In one embodiment, as shown in FIG. 4, an anchor point screening apparatus based on a Bloom filter is provided, including: a sequence acquisition module 402, a segment selection module 404, a sub-segment generation module 406, an index establishment module 408, The query module 410, the anchor point culling module 412 and the traversal module 414, wherein:

The sequence obtaining module 402 is used to obtain the query sequence to be compared, the reference sequence and the multiple anchor points obtained by pre-positioning; the query sequence is a long-read DNA sequence;

A fragment selection module 404, configured to select a fragment of the query sequence between the first anchor point and the second anchor point as a query sequence fragment, and select a fragment of the reference sequence between the first anchor point and the second anchor point as a reference sequence fragment ;

A sub-segment generation module 406, configured to generate a plurality of continuously overlapping reference sequence sub-segments according to a preset length according to the reference sequence segment, and generate a plurality of consecutively overlapping query sequence sub-segments according to the query sequence segment according to a preset length;

The index establishment module 408 is used to establish an index through a plurality of preset hash functions, and map the reference sequence sub-segment into the bit vector of the Bloom filter;

The query module 410 is configured to query whether the sub-segment of the query sequence exists in the reference sequence according to the index, and when the sub-segment of the query sequence does not exist in the reference sequence, determine that the sub-segment of the query sequence has not passed the screening;

Anchor point elimination module 412, configured to traverse all query sequence sub-segments in the query sequence segment, and count the cumulative value of the query sequence sub-segments that have not passed the screening, and when the cumulative value is greater than a preset threshold, remove the first anchor point;

The traversal module 414 is used to traverse all the anchor points until the screening of all the anchor points is completed.

The segment selection module 404 is further configured to delete the same parts at both ends of the query sequence segment and the reference sequence segment, and update the query sequence segment and the reference sequence segment.

The fragment selection module 404 is also used for aligning the query sequence fragment and the reference sequence fragment; extending from both ends of the sequence to the middle, and performing base-by-base alignment; obtaining the same part at both ends of the query sequence fragment and the reference sequence fragment. If the two bases of the query sequence fragment and the reference sequence fragment being aligned are the same, continue to extend to the next base; if the two bases of the query sequence fragment and the reference sequence fragment being aligned are different, stop the extension.
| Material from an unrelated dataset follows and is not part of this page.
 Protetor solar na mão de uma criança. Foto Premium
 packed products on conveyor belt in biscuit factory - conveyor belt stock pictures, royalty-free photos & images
The index establishment module 408 is further configured to obtain a plurality of hash values of each reference sequence sub-segment according to a plurality of preset hash functions; Set to 1.

The query module 410 is further configured to obtain a plurality of hash values of each sub-segment of the query sequence according to a plurality of preset hash functions; query the corresponding position of the Bloom filter bit vector according to the hash value of the sub-segment of the query sequence ; If the values of the corresponding positions of the multiple hash values of the query sequence sub-segment are all 1, the query sequence sub-segment is judged to pass the screening; if not all are 1, the query sequence sub-segment is judged to have not passed the screening.

The query module 410 is further configured to use the second anchor point as the first anchor point, and use the adjacent anchor point to the right of the second anchor point as the second anchor point to perform the next round of anchor point screening.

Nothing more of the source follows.